Wednesday, July 11, 2007

Eureka ep. 2.1 - "Phoenix Rising" Review

The second season of Eureka starts out strong with this episode picking up a month after the season one finale.

As a result of Henry messing with the time stream in last season’s finale, Sheriff Carter and Henry are the only two people in Eureka who remember four years of a perfect future life. This knowledge is not sitting well with either man.

While Carter and Henry struggle to move past their memories, people in Eureka start bursting into flame. [How cool is it that I get to write about a show where people bursting into flame is just par for the course?!] While Carter investigates, Stark is released from his position as Director of Global Dynamics due to his tampering with the artifact. It was his experimenting that left Kim dead and the artifact…well, no one knows, “dead” maybe? In a surprising twist, Allison becomes Stark’s replacement as Director.

All this doesn’t fit with the idyllic future Carter once lived. Carter loses faith as Allison and he drift father apart instead of closer together. Henry cobbles together a device that will allow the two men to forget the future they once lived, and after explaining that Henry will never forgive Carter for allowing Kim to die, Henry erases Carter’s memory of the future.

Only, Henry doesn’t do the same to himself. Instead, he’s off to work for Global Dynamics, but with what sinister motives?

Oh, and the artifact? Turns out that all that energy can’t just disappear. It simply moved somewhere else. Like, inside Kevin, Allison’s autistic son. Interesting…

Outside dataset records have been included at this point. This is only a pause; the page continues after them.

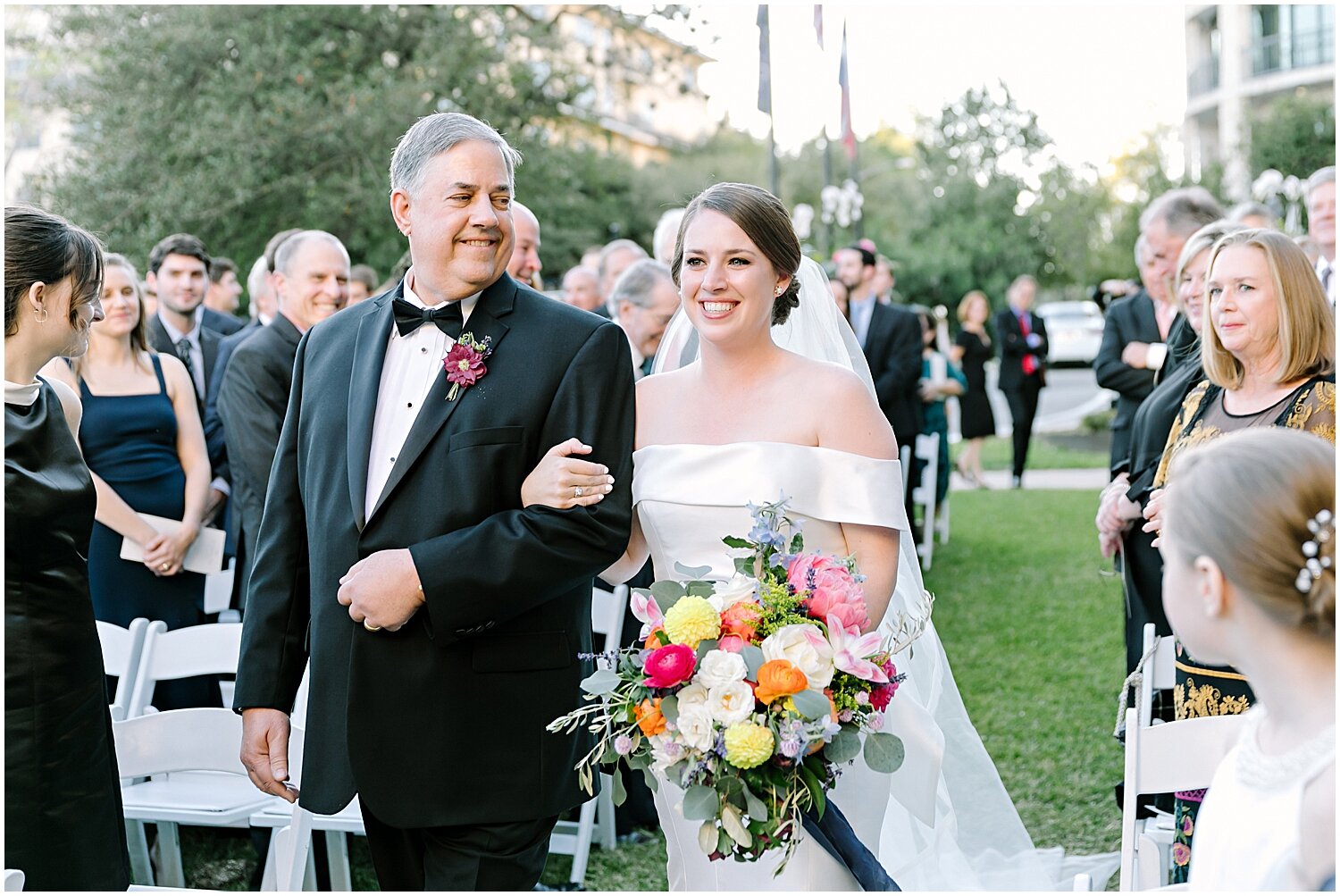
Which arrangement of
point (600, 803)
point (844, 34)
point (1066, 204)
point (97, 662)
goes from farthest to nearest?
point (1066, 204), point (844, 34), point (600, 803), point (97, 662)

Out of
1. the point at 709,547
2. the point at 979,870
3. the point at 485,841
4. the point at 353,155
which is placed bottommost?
the point at 979,870

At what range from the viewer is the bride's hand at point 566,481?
9.45 ft

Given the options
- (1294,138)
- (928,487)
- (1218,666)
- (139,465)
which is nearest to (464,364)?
(1218,666)

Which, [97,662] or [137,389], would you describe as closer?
[97,662]

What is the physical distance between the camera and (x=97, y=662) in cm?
323

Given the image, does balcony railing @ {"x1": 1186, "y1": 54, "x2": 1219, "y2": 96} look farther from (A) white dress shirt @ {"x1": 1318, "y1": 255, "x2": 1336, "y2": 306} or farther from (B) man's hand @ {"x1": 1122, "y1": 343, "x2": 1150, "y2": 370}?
(A) white dress shirt @ {"x1": 1318, "y1": 255, "x2": 1336, "y2": 306}

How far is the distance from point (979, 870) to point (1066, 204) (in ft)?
120

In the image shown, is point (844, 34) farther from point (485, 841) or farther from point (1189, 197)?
point (485, 841)

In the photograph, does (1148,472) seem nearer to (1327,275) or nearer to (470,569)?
(1327,275)

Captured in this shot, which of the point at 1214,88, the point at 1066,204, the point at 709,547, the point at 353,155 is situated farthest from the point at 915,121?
the point at 709,547

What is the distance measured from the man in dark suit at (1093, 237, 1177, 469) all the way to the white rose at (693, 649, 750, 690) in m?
5.07

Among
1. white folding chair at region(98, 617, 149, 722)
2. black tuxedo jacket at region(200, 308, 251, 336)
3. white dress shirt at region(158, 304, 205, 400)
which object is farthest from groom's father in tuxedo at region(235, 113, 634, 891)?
black tuxedo jacket at region(200, 308, 251, 336)

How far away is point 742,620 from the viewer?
2.68 meters

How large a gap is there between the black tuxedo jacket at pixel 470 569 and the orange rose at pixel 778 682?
542mm
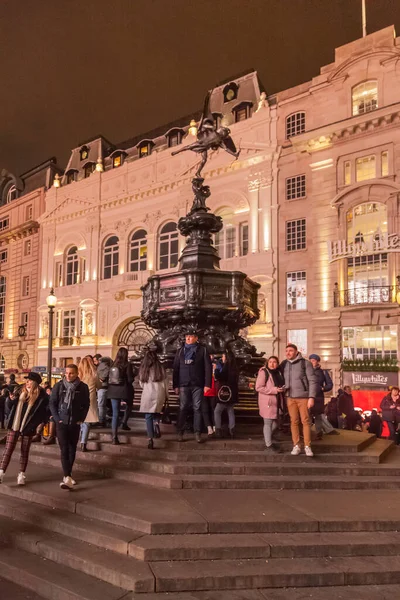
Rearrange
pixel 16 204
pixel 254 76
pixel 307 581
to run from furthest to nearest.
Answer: pixel 16 204
pixel 254 76
pixel 307 581

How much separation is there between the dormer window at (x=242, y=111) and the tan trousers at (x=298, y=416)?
2777cm

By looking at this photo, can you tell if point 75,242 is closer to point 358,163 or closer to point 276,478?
point 358,163

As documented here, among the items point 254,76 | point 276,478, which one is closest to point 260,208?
point 254,76

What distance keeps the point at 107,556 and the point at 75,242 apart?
35.9 metres

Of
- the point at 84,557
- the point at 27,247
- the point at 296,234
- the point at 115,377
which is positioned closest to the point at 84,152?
the point at 27,247

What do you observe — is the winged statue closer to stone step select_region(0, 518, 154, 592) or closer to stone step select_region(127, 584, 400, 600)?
stone step select_region(0, 518, 154, 592)

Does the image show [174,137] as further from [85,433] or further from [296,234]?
[85,433]

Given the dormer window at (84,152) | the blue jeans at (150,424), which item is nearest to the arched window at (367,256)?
the blue jeans at (150,424)

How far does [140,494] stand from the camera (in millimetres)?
6160

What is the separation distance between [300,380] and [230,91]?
1214 inches

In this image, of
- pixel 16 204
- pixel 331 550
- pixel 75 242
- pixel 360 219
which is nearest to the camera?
pixel 331 550

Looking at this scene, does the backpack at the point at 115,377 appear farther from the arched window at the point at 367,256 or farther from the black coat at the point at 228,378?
the arched window at the point at 367,256

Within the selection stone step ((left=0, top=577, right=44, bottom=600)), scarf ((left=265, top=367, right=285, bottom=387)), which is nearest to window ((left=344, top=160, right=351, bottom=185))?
scarf ((left=265, top=367, right=285, bottom=387))

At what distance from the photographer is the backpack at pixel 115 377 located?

The visual effects in this show continue to amaze me. Just like the effects in Battlestar Galactica, I am surprised that they can do as much – and as realistically – as they can with a TV budget. I could print off screen captures from the show – Henry standing between the explosion of the artifact and Kim, for example – that are simply mind-blowing.

The show is a little unfriendly to new viewers (and my review as well – I assume in my review a knowledge of the characters and series), but I think the underlying mystery and the quirkiness of the characters could draw even those new viewers in. It also helps that the website and recaps are full of all the information you need to fully enjoy the individual episodes.

Next episode: Fargo messes around with a force-field generator and the town is in peril.

2 comments:

Midnight Sprinter said...

You just busted out the word "idyllic" for a TV show review... Mr. Fancypants Pirate it seems.

Escape Pirate said...

Hey, I do have a vocabulary beyond the four-letter swear words I use when talking in everyday conversation. I do have 3 degrees - one in English - remember?

(I love tossing that out there. It makes me feel better since I have no job.)